We saw some woman wearing leather pants. It was weird. We have decided to follow her on her travels to see where people go in leather pants in Michigan.
I just saw a man vacuming his front lawn. What is this world coming to?
I fucking love fucking science majors-- she told me that she wanted to know if her gag reflex got better or worse with alcohol, and that her initial evidence had been inconclusive. So, next few weeks, yeah, gettin blown periodically. All I have to do is keep a log.
Your dad's facebook is ejaculating midlife crisis all over my minifeed
You do realize that we got a stripper to do the YMCA for us on the main stage... Right?
You had me at "mimosas" several texts ago.
You did that scary laugh you always do when you're blacking out except she's never heard it before and though you were choking and screamed at all of us when we didn't call an ambulance
And fyi howling is not an acceptable form of communication.
I'm not having the "why are your fucking my daughter" talk and the "your a drug addict" talk with your mom tonight.
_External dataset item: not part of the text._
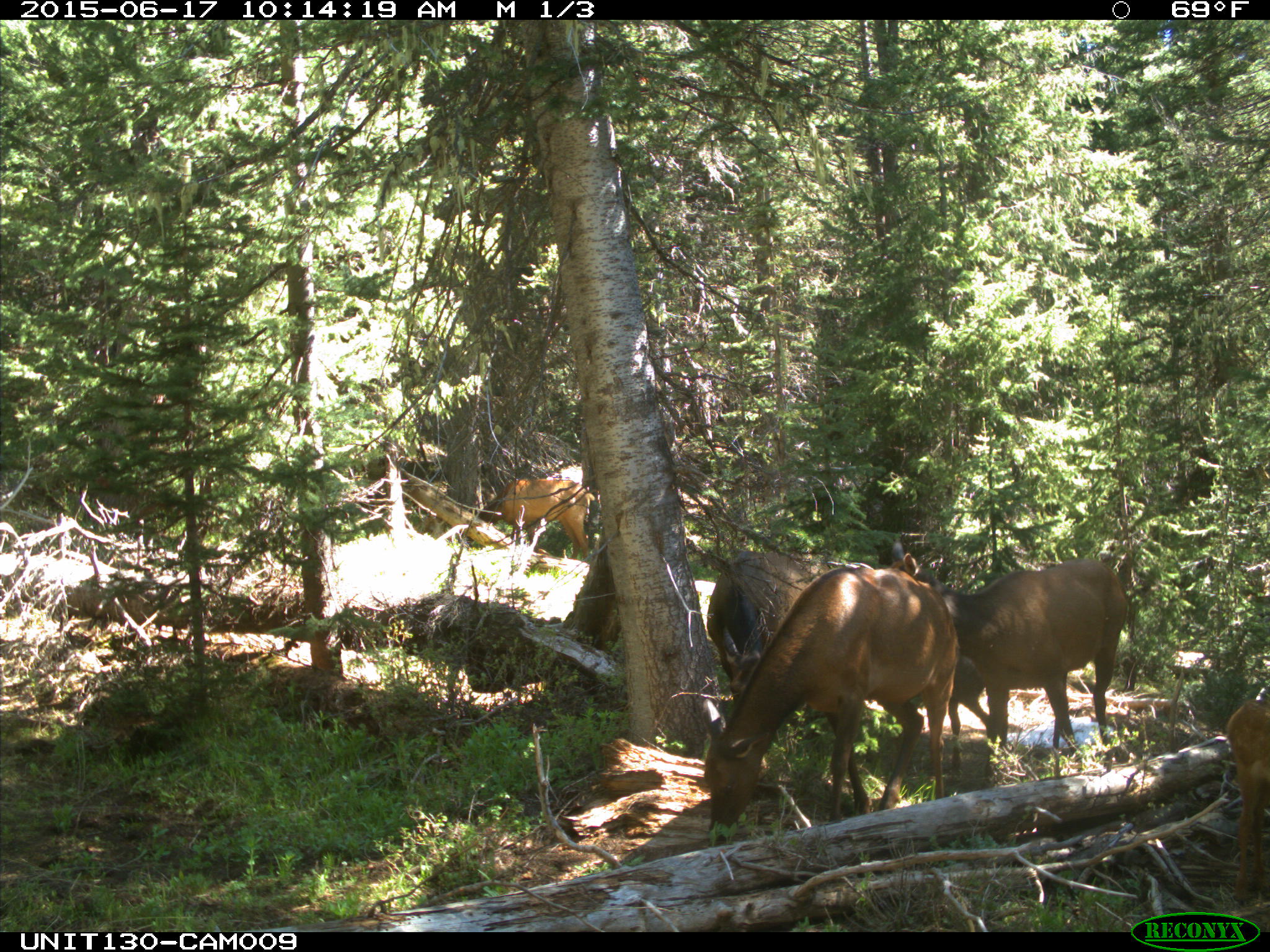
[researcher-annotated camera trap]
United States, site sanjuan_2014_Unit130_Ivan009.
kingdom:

I haven't received a dick pic from him lately. He's not even my boyfriend and I'm concerned. I hope he's alright.
And as the acid sets in, he looks back at the shallow form he used to call his and whispers "3 pee pees strong"
You've hit rock bottom, swam around the ocean floor, and brought back silverware from the titanic.
This couple is walking their pig around campus
I was so drunk I got motion sickness from sex.